What is needed is an exact copy of all the entries.

* Supplied data
▼
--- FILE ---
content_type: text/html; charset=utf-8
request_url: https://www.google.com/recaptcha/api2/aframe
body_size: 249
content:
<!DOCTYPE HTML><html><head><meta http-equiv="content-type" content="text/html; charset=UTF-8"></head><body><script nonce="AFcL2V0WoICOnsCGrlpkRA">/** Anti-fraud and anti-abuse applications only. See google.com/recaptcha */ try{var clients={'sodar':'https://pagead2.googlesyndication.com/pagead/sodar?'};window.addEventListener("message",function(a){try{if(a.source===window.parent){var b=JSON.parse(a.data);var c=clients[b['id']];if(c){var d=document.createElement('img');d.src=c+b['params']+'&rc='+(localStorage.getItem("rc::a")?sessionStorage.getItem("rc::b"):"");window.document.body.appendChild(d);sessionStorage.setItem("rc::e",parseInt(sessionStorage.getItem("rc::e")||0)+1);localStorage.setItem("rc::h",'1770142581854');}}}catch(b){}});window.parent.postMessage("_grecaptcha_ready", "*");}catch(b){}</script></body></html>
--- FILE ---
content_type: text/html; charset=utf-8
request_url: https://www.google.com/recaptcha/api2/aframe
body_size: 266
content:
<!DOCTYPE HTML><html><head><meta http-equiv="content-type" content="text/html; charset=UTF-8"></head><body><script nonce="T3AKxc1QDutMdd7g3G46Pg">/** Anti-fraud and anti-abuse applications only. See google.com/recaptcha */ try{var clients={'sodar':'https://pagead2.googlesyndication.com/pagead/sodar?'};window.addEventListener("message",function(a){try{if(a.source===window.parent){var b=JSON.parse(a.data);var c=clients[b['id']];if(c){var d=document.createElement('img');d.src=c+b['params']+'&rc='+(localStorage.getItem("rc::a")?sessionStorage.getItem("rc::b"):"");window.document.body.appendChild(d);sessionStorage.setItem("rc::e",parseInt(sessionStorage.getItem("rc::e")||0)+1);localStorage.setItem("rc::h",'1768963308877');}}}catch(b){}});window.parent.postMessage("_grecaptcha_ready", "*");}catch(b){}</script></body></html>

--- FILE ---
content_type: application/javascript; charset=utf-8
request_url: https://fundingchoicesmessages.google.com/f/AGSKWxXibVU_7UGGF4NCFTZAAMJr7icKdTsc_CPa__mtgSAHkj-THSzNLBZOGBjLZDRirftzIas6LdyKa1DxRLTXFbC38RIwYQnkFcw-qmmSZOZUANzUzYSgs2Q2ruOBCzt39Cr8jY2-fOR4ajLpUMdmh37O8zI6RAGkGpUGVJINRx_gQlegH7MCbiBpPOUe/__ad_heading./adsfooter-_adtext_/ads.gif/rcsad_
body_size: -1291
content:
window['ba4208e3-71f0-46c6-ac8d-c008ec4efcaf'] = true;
▲
* Task answer
--- FILE ---
content_type: text/html; charset=utf-8
request_url: https://www.google.com/recaptcha/api2/aframe
body_size: 249
content:
<!DOCTYPE HTML><html><head><meta http-equiv="content-type" content="text/html; charset=UTF-8"></head><body><script nonce="AFcL2V0WoICOnsCGrlpkRA">/** Anti-fraud and anti-abuse applications only. See google.com/recaptcha */ try{var clients={'sodar':'https://pagead2.googlesyndication.com/pagead/sodar?'};window.addEventListener("message",function(a){try{if(a.source===window.parent){var b=JSON.parse(a.data);var c=clients[b['id']];if(c){var d=document.createElement('img');d.src=c+b['params']+'&rc='+(localStorage.getItem("rc::a")?sessionStorage.getItem("rc::b"):"");window.document.body.appendChild(d);sessionStorage.setItem("rc::e",parseInt(sessionStorage.getItem("rc::e")||0)+1);localStorage.setItem("rc::h",'1770142581854');}}}catch(b){}});window.parent.postMessage("_grecaptcha_ready", "*");}catch(b){}</script></body></html>
--- FILE ---
content_type: text/html; charset=utf-8
request_url: https://www.google.com/recaptcha/api2/aframe
body_size: 266
content:
<!DOCTYPE HTML><html><head><meta http-equiv="content-type" content="text/html; charset=UTF-8"></head><body><script nonce="T3AKxc1QDutMdd7g3G46Pg">/** Anti-fraud and anti-abuse applications only. See google.com/recaptcha */ try{var clients={'sodar':'https://pagead2.googlesyndication.com/pagead/sodar?'};window.addEventListener("message",function(a){try{if(a.source===window.parent){var b=JSON.parse(a.data);var c=clients[b['id']];if(c){var d=document.createElement('img');d.src=c+b['params']+'&rc='+(localStorage.getItem("rc::a")?sessionStorage.getItem("rc::b"):"");window.document.body.appendChild(d);sessionStorage.setItem("rc::e",parseInt(sessionStorage.getItem("rc::e")||0)+1);localStorage.setItem("rc::h",'1768963308877');}}}catch(b){}});window.parent.postMessage("_grecaptcha_ready", "*");}catch(b){}</script></body></html>

--- FILE ---
content_type: application/javascript; charset=utf-8
request_url: https://fundingchoicesmessages.google.com/f/AGSKWxXibVU_7UGGF4NCFTZAAMJr7icKdTsc_CPa__mtgSAHkj-THSzNLBZOGBjLZDRirftzIas6LdyKa1DxRLTXFbC38RIwYQnkFcw-qmmSZOZUANzUzYSgs2Q2ruOBCzt39Cr8jY2-fOR4ajLpUMdmh37O8zI6RAGkGpUGVJINRx_gQlegH7MCbiBpPOUe/__ad_heading./adsfooter-_adtext_/ads.gif/rcsad_
body_size: -1291
content:
window['ba4208e3-71f0-46c6-ac8d-c008ec4efcaf'] = true;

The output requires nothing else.